------ DATA RECORDS ------
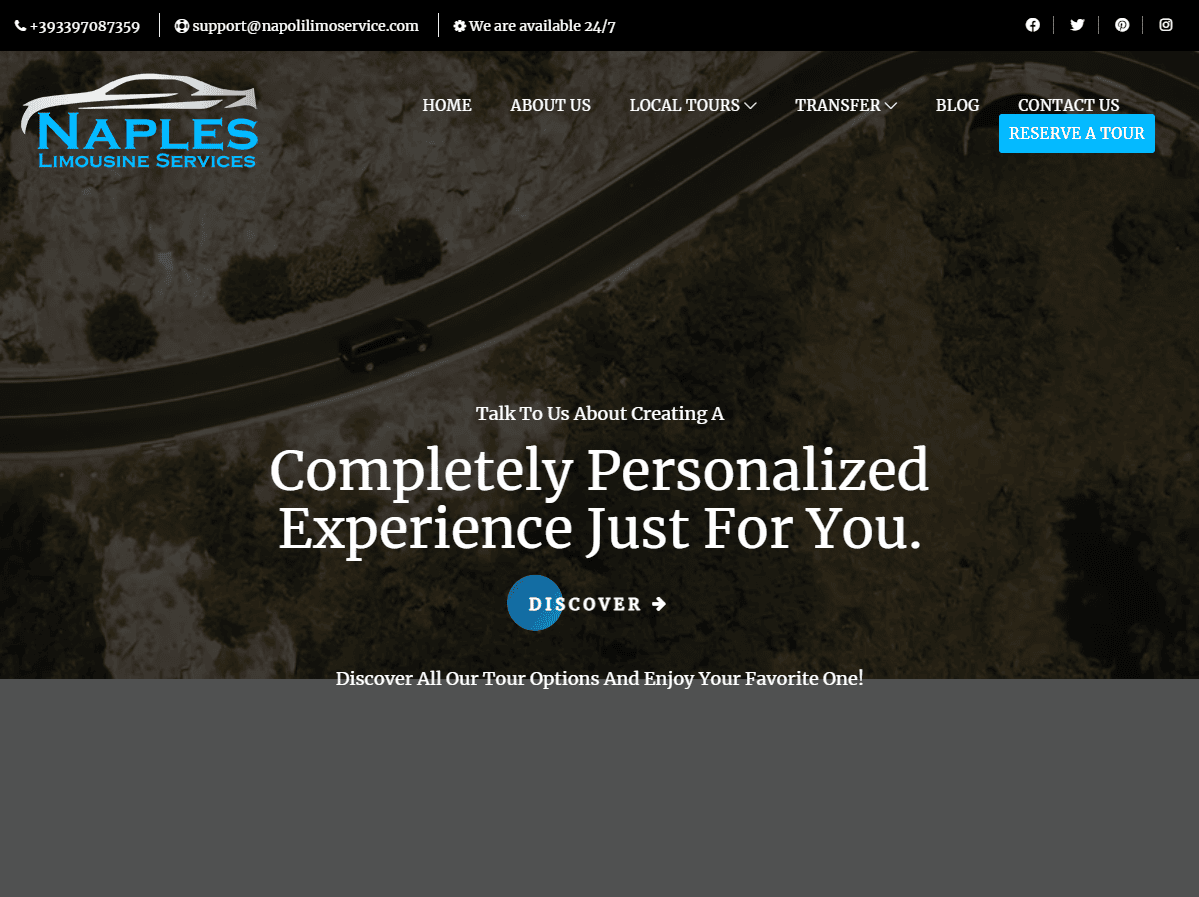 Naples Limousine Services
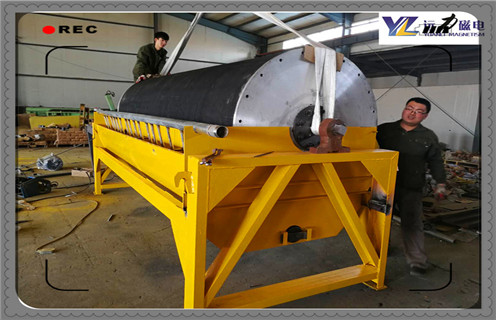 濕式逆流磁選機，海南濕式逆流磁選機_ 海南濕式逆流磁選機一般為多少_磁塊如何排列 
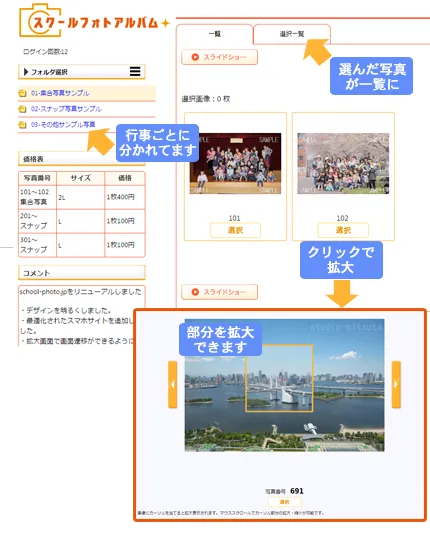 説明１
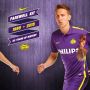 Start wearing purple...
Farewell kit of PSVby #nike is rather colorful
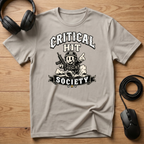 Critical Hit Society T-Shirt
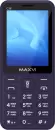 Мобильный телефон Maxvi C38 (фиолетовый) icon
------
TASK STATEMENT: Please update the entries by replacing "purple" with "green" and leaving all other text unchanged. Leave the pictures out of your answer.

EXERCISE SOLUTION:
 Naples Limousine Services
 濕式逆流磁選機，海南濕式逆流磁選機_ 海南濕式逆流磁選機一般為多少_磁塊如何排列 
 説明１
 Start wearing green...
Farewell kit of PSVby #nike is rather colorful
 Critical Hit Society T-Shirt
 Мобильный телефон Maxvi C38 (фиолетовый) icon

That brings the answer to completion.